By Deb Castellana
Imagine if you will, a life support pod at the bottom of the sea. About the size of a city bus, Aquarius sits in 63’ of water inside the Florida Keys National Marine Sanctuary. Currently operated by Florida International University, Aquarius was almost closed due to lack of funding in 2012. Mission Aquarius, during which Mission Blue’s Dr. Sylvia Earle lived below for a week, was eloquently documented by One World One Ocean. Through the efforts of many who shined a spotlight on Aquarius as a unique and valuable asset to science, Aquarius received a stay of execution. In her time, she has served an important role, hosting NASA astronauts in training, coral scientists, climate change experts, journalists and statesmen.
Fabien Cousteau, grandson of ocean legend Jacques-Yves Cousteau is currently attempting to break his grandfather’s longstanding 30 day record for living on the bottom of the sea by remaining at depth in Aquarius for 31 days, hence the name, Mission 31.
The timing couldn’t be more perfect – it’s the 50th anniversary of Conshelf II, as well as today, it’s Jacques-Yves Cousteau’s birthday! We have to believe that the man in the red watch cap would be grinning from ear to ear to see his three fellow ocean explorers, together on the bottom of the sea.
But Saturday was one for the history books – a trifecta of ocean royalty reunited down under: two generations of the Cousteau family: Fabien and Jean-Michel, accompanied by none other than Her Deepness, Dr. Sylvia Earle.
Said Dr. Earle, “I knew Jacques Cousteau. Here we have Jean-Michel and Fabien coming together, it’s really a milestone in the history of diving. The Cousteau legacy lives on!”
“I really want Aquarius to continue to succeed and inspire the world about what it’s like to be in the ocean.”
Inside, we find Fabien Cousteau and a team of Aquanauts living & working for 31 days. The only sun they see is filtered through the blue/green tint of the tropical Atlantic ocean in the Florida Keys National Marine Sanctuary. And the noise doesn’t let up inside Aquarius – ever.
And what does one do when one has the opportunity to live 24/7 on the ocean floor? Fabien is engaged in almost non-stop Skype Sessions and interviews with global news outlets from CNN to the Weather Channel to the BBC. Aquarius is equipped with lightning fast wireless internet, and comms are a certainly a very different story now than when Jacques lived in the Red Sea for 30 days in 1963. This time, the world can watch the aquanauts 24/7 through the habitat’s live feed.
Fabien is accompanied by a crew of aquanauts, who will be remaining at depth for differing durations. Some will stay the full 31 days, and some will depart early next week allowing for a new shift of scientists and photographers to descend to the habitat.
At Mission Blue we are particularly proud – and a lot jealous – of our Director of Photography and Expeditions, Kip Evans, who is working on Mission 31 and living in the blue for the first two weeks.

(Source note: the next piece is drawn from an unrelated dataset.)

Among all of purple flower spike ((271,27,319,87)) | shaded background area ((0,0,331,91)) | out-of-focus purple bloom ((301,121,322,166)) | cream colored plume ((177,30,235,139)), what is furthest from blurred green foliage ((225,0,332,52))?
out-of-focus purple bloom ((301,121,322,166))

More than simply counting off more days than his grandfather did, Fabien’s vision for Mission 31 is to show the world the vital human-ocean connection that is often overlooked. Three main topics will be the focus throughout Mission 31: climate change and its evil twin, ocean acidification; ocean pollution, particularly the effects of plastics; and overconsumption of resources with specific focus on the decline of biodiversity.